Division of Cardiovascular Surgery, Mayo Clinic, Rochester, MN 55905, USA.
Am J Kidney Dis. 2010 Oct;56(4):623-31. doi: 10.1053/j.ajkd.2010.04.017. Epub 2010 Jul 13.
Acute kidney injury (AKI) requiring renal replacement therapy (RRT) in patients undergoing cardiac surgery is associated strongly with adverse patient outcomes. Recently, 3 predictive risk models for RRT have been developed. The aims of our study are to validate the predictive scoring models for patients requiring postoperative RRT and test applicability to the broader spectrum of patients with postoperative severe AKI.
Diagnostic test study.
SETTING & PARTICIPANTS: 12,096 patients undergoing cardiac surgery with cardiopulmonary bypass at Mayo Clinic, Rochester, MN, from 2000 through 2007.
Cleveland Clinic score, Mehta score, and Simplified Renal Index (SRI) score.
Incidence of postoperative RRT or composite outcome of severe AKI, defined as serum creatinine level >2.0 mg/dL, and a 2-fold increase compared with the preoperative baseline creatinine level or RRT.
RRT was used in 254 (2.1%) patients, whereas severe AKI was present in 467 (3.9%). Discrimination for the prediction of RRT and severe AKI was good for all scoring models measured using areas under the receiver operating characteristic curve (AUROCs): 0.86 (95% CI, 0.84-0.88) for RRT and 0.81 (95% CI, 0.79-0.83) for severe AKI using the Cleveland score, 0.81 (95% CI, 0.78-0.86) and 0.76 (95% CI, 0.73-0.80) using the Mehta score, and 0.79 (95% CI, 0.77-0.82) and 0.75 (95% CI, 0.72-0.77) using the SRI score.

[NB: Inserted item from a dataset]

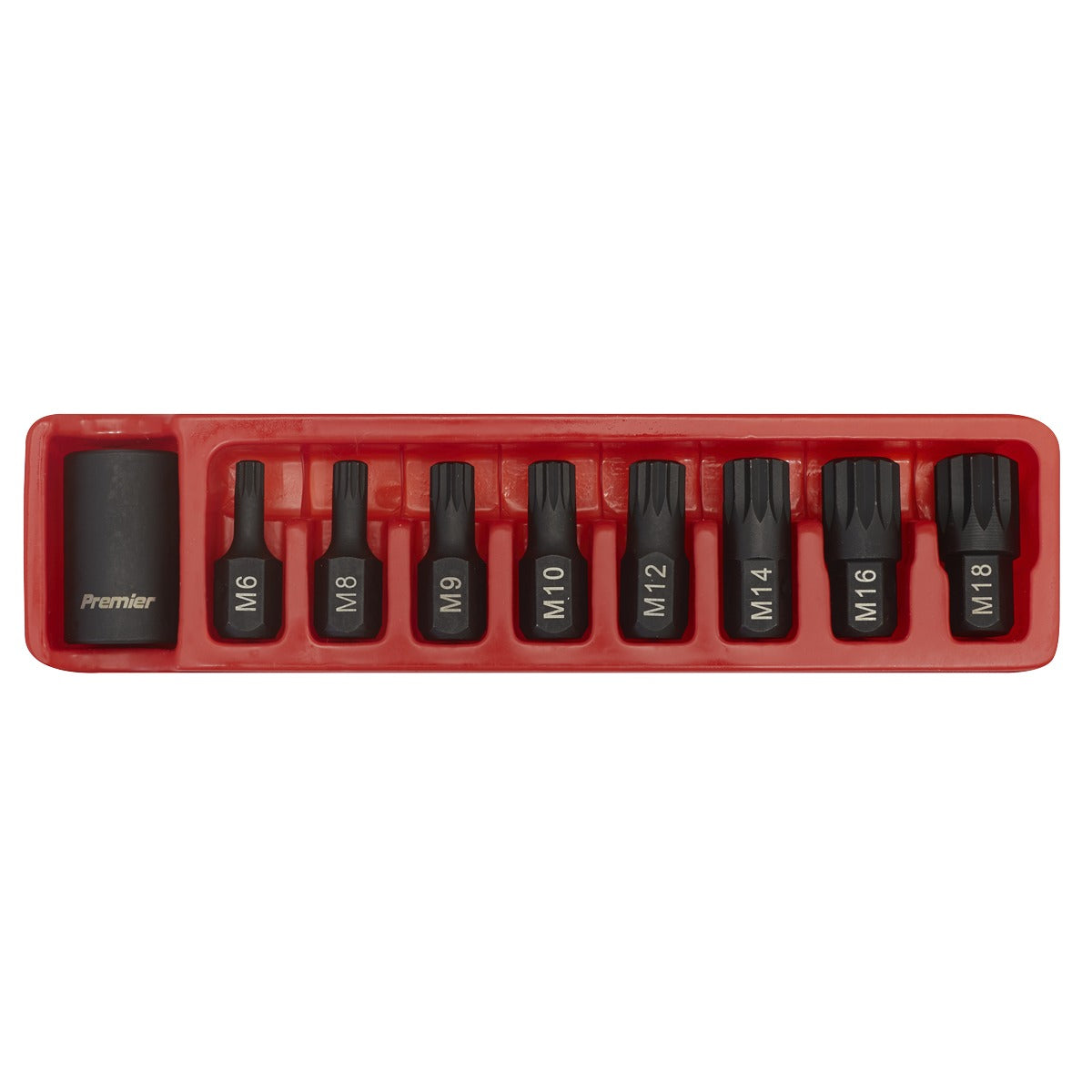 Premier Spline Impact Bit & Holder Set 1/2"Sq Drive 9pc AK5611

The Cleveland score and Mehta score consistently showed significantly better discrimination compared with the SRI score (P < 0.001). Despite lower AUROCs for the prediction of severe AKI, the Cleveland score AUROC was still >0.80. The Mehta score is applicable in only a subgroup of patients.
Single-center retrospective cohort study.
The Cleveland scoring system offers the best discriminative value to predict postoperative RRT and covers most patients undergoing cardiac surgery. It also can be used for prediction of the composite end point of severe AKI, which enables broader application to patients at risk of postoperative kidney dysfunction.
心脏手术后需要肾脏替代治疗(RRT)的急性肾损伤(AKI)与患者不良预后密切相关。最近,已经开发出 3 种预测 RRT 的风险模型。我们的研究目的是验证用于术后需要 RRT 的患者的预测评分模型,并测试其在术后严重 AKI 更广泛患者群体中的适用性。
诊断测试研究。
2000 年至 2007 年在明尼苏达州罗切斯特市梅奥诊所接受心肺旁路手术的 12096 名患者。
克利夫兰诊所评分、Mehta 评分和简化肾脏指数(SRI)评分。
术后 RRT 的发生率或严重 AKI 的复合结局,定义为血清肌酐水平>2.0mg/dL,与术前基线肌酐水平或 RRT 相比增加 2 倍。
254 名(2.1%)患者使用了 RRT,467 名(3.9%)患者出现严重 AKI。使用接受者操作特征曲线(AUROC)下面积测量,所有评分模型对 RRT 和严重 AKI 的预测均具有良好的区分度:克利夫兰评分的 RRT 为 0.86(95%CI,0.84-0.88),严重 AKI 为 0.81(95%CI,0.79-0.83),Mehta 评分的 RRT 为 0.81(95%CI,0.78-0.86),严重 AKI 为 0.76(95%CI,0.73-0.80),SRI 评分的 RRT 为 0.79(95%CI,0.77-0.82),严重 AKI 为 0.75(95%CI,0.72-0.77)。克利夫兰评分和 Mehta 评分与 SRI 评分相比,始终显示出更好的区分度(P<0.001)。尽管预测严重 AKI 的 AUROC 较低,但克利夫兰评分的 AUROC 仍>0.80。Mehta 评分仅适用于患者的亚组。
单中心回顾性队列研究。
克利夫兰评分系统对预测术后 RRT 具有最佳的区分能力,可涵盖大多数接受心脏手术的患者。它还可用于预测严重 AKI 的复合终点,从而更广泛地应用于术后肾功能障碍风险患者。